15 Temmuz 2016

Lizbon 1: Leziz peticoslar, natalar, tarihi dükkanlar, çatısı çökmüş görkemli manastır merhaba!

Lizbon'un daracık sokaklarında, dışı renkli seramiklerle kaplanmış binaların arasında, yokuşları ine çıka, haritamı cebime koyup kaybola kaybola bütün bir gün gezebilirim; ama vücudum benimle aynı fikirde değil: Çok açım.

Yemek yemek benim seyahatlerimin oldukça önemli bir parçası. Bu yüzden rastgele önüme çıkan bir yerde karnımı doyurup kendimi müze koridorlarına vurmak yerine, hatta tam aksine, sıra dışı ve özellikle merak ettiğim bir müze yoksa, onları pas geçip daha çok restoranların masalarında oturup mümkün olduğu kadar çok şey tadarak etrafı izlemeyi tercih ediyorum.



Geçen ay yaptığım New York seyahatinde ilk defa kullandığım Lonely Planet Pocket Guide'ın Lizbon versiyonunu İstanbul'da aylarca yana yakıla aramıştım.
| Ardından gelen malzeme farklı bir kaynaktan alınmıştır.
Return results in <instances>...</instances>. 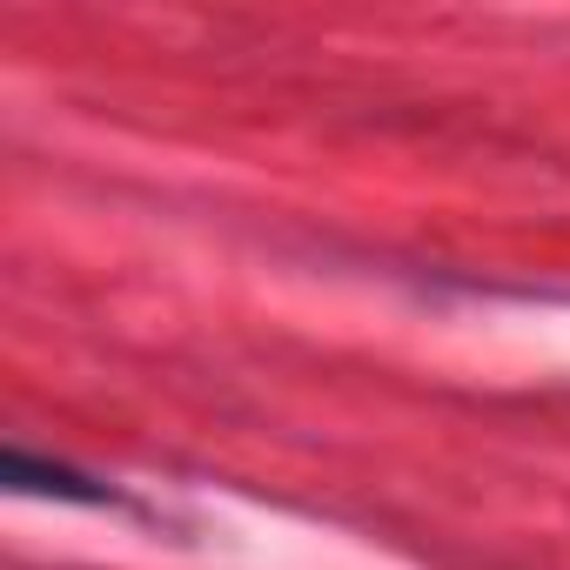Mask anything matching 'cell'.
Listing matches in <instances>:
<instances>
[{
  "label": "cell",
  "instance_id": "obj_1",
  "mask_svg": "<svg viewBox=\"0 0 570 570\" xmlns=\"http://www.w3.org/2000/svg\"><path fill=\"white\" fill-rule=\"evenodd\" d=\"M8 483H14V490H48V497H75V503H101V497H108L101 483H88V476H75V470H61V463H35V456H21V450H8Z\"/></svg>",
  "mask_w": 570,
  "mask_h": 570
}]
</instances>
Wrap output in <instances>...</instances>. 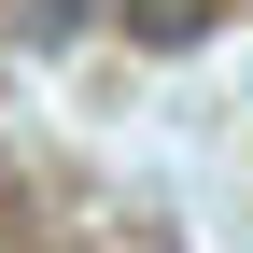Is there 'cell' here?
Wrapping results in <instances>:
<instances>
[{"instance_id":"obj_1","label":"cell","mask_w":253,"mask_h":253,"mask_svg":"<svg viewBox=\"0 0 253 253\" xmlns=\"http://www.w3.org/2000/svg\"><path fill=\"white\" fill-rule=\"evenodd\" d=\"M211 14H225V0H126V42L183 56V42H211Z\"/></svg>"}]
</instances>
Çünkü içindeki her bir tavsiye gerçekten iyiydi ve bana tavsiye edilen her yer de o rehberde zaten vardı. Üstelik de ansiklopedi boyutunda yanında taşıması imkansız Lonely Planet rehberlerinden sonra, bu pocket versiyon, semt semt böldüğü haritaları ve aradığını bulması çok kolay listeleri ile minik portföy çantama sığan dev bir kahramana dönüşmüştü. Bundan sonra, seyahate çıkmadan önce onlarca kaynak arasında boğulmaktansa, yalnızca Lonely Planet Pocket alıp yollara düşmeye karar vermiştim.
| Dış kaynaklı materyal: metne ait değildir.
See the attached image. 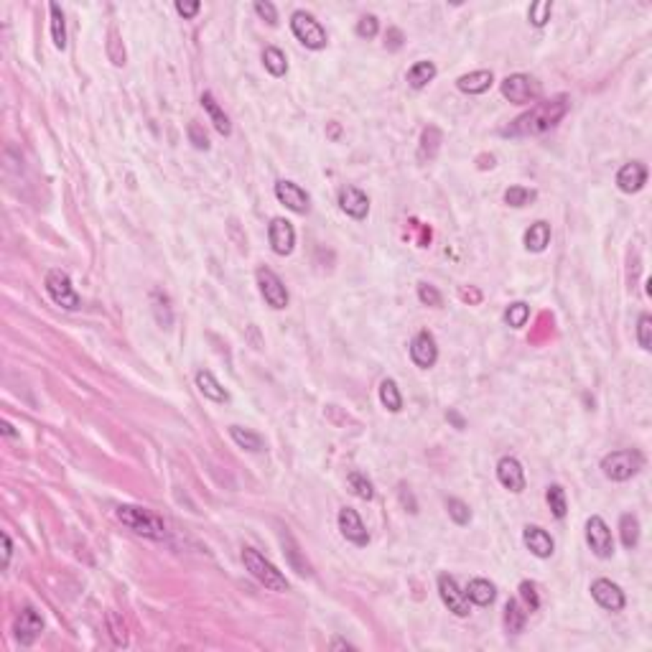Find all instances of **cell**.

Gelgelelim Lizbon versiyonunu İstanbul'da hiçbir yerde bulamadığım için, sonunda e-kitap versiyonuna razı olmuş, böylelikle Kobo isimli uygulamayla tanışmış, daha seyahate çıkmadan yeni bir şeyler keşfetmiştim. Semt haritalarını basarak, "mutlaka gitmek istediklerimi" listemiştim.

Seyahat arkadaşım Buketto, yeme içme konusunda aynen benim gibi, "mümkün olduğu kadar çok yere gidelim, ortaya bir şeyler söyleyelim, bölüşerek farklı lezzetler tadalım" yaklaşımında olduğu için bu seyahatin bol yemekli geçeceğinden şüphem olmayarak, upuzun bir restoran listesi çıkarmıştım.

Böylelikle Lizbon'daki ilk durağımız Grapes &Bites oldu. Şehrin en hareketli semtlerinden Bairro Alto'da Rua do Northe 81 numarada bulunan bu şarap evi, çok fazla çeşit Portekiz şarabı sunması  kadar Portekiz usulü tapas olarak tanımlayabileceğimiz 'peticos'ları ile de ünlü.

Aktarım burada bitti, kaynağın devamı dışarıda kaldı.